For users who are not yet verified site owners, Site Kit obtains and places a verification <meta> tag in the <head> of every frontend request. This is then checked by the Site Verification API to satisfy the requirement for site ownership.

Caching plugins interfere with this when they serve a stale version of the page when requested by the site verification API which does not yet contain the added meta tag which causes the verification step to fail.

Currently the only solution for this is for the site owner to manually clear their cache and try again.

Ideally, Site Kit should attempt to clear the cache (or otherwise signal plugins to do this) for the homepage when adding a new meta tag to be displayed so that all tags are properly rendered on the next request.


_Do not alter or remove anything below. The following sections will be managed by moderators only._

Acceptance criteria

  • Introduce file verification mechanism instead of the HTML Tag (which would be much cleaner too).
  • Keep HTML Tag verification as a fallback.

Implementation Brief

  • Add a new supports query parameter to the OAuth_Client::get_proxy_setup_url in all places where version is currently added

    • A comma-separated list of supported features, conditionally including file_verification



      • Support should be based on whether or not the home_url contains a path


      • Sub-directory installs or any other setup which uses a path in the home URL is not supported



  • Update handle_verification_token to handle different types of verification tokens based on a new googlesitekit_verification_token_type parameter which will support either META or FILE types.

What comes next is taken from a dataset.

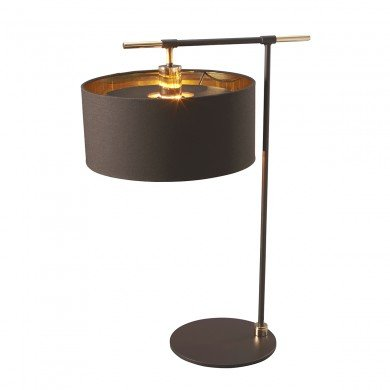 Elstead - Balance BALANCE-TL-BRPB Table Lamp
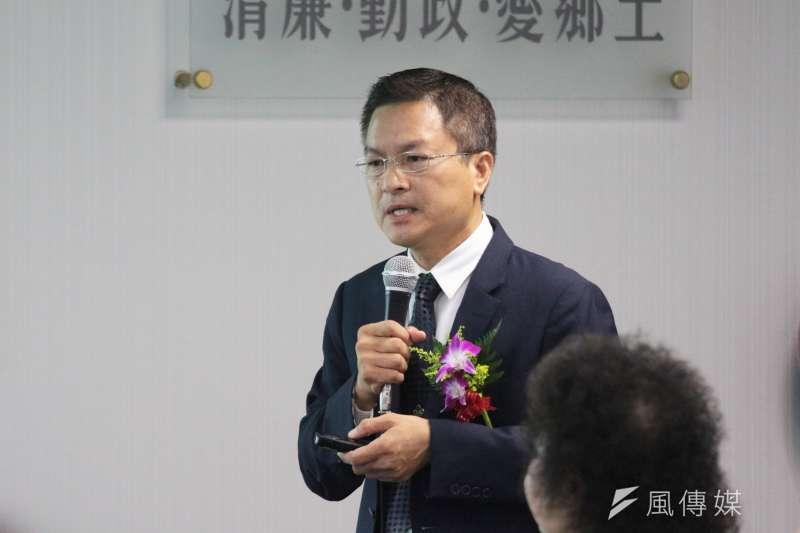 20180718-民進黨18日舉行中執會,彰化縣長魏明谷進行專案報告。(陳韡誌攝)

    • META types will be handled by the current Verification_Meta class



      • Renamed from Verification_Tag



    • FILE types will be handled by a new Verification_File class

    • If not passed, it should default to META to preserve the current behavior

  • Rename from Verification_Tag and references to Verification_Meta
  • In handle_verification_token when redirecting back to the proxy with verify=true include an additional verification_method query parameter with the current verification type
  • Verification_File should expose the same public methods as Verification_Meta
  • Save the file verification in a new googlesitekit_site_verification_file user option
  • Move Authentication::handle_verification_token() and Authentication::print_site_verification_meta() to the Site_Verification module class
  • Add Verification_File::OPTION to Reset

Handling Verification File Requests

Changelog entry

  • Add support for site verification via file as primary method while keeping site verification via meta tag as fallback.
P0 Enhancement

All 15 comments

@aaemnnosttv A couple of notes that relate to the (upcoming) proxy implementation for this (consider this a more technical addition to the ACs):

  • The plugin should send a file_verification_support=true query parameter in all /site-management/setup/ requests (i.e. in the same place where we send the version parameter. (We've decided that sending more specific parameters for new features is more sustainable in the long run. Let's keep the version in place, but going forward a distinct parameter should be used to inform the proxy about compatibility with something.)
  • In the function where the plugin currently receives the googlesitekit_verification_token, we should also check for an additional parameter googlesitekit_verification_token_type, which can either be META or FILE. Based on that, we should store the received token in a different user option (for parity with the existing one, I suggest calling it googlesitekit_site_verification_file).
  • The retrying part for the fallback will happen on the proxy end. The plugin has to only ensure it supports both types and that the functionality for rendering meta tags / intercepting *.html file requests for a (virtual) token file works correctly in general.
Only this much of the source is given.